Some of you may already be ahead of me in transferring this to the context of computers. Esau would be pushing to that more challenging mode of existence with Linux while Jacob would use Windows 7. (Macs would correspond to whatever they were using in the fleshpots of Egypt for those of you who wish to push this a little farther.)
I grew up on the frontier, starting with a TRS-80 and moving to an Apple IIe and then finally hitting the PC river, as it were, more than twenty years ago. I've been watching the frontier disappear ever since as we've moved from floppies to hard disks and CDs and DVDs and USBs. Then came the Internet and the Cloud may supersede it all. I've gone through all of the contortions that we had to back in the good old days just to get something to print for Heaven's sake.
All of those contortions are why we developed things like Windows 7 and Snow-frickin-Leopard and all of those other things. Friends, let me tell you, as much as we gripe about these OSs, they ain't so bad. They beat the Hell out of walking three blocks across campus to access your e-mail from a Unix account and download the file that was sent you using Kermit. I was younger then, everything did work right, but that rosy glow doesn't make me think I'd like to do it that way all over again.
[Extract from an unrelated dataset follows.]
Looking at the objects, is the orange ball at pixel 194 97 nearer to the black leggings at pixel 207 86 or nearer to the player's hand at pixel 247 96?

That being said: This is a hobby. We do hobbies to stretch ourselves in safe, controlled ways. I can pretend that I am back on the Computer Frontier as it was in the days of old, but do it while safely living in the modern world.
In other words, I've moved out of the hardware faze and into the software faze which is presenting a new challenge to me. I will keep you updated, but now the smell of the spring flowers is calling to me.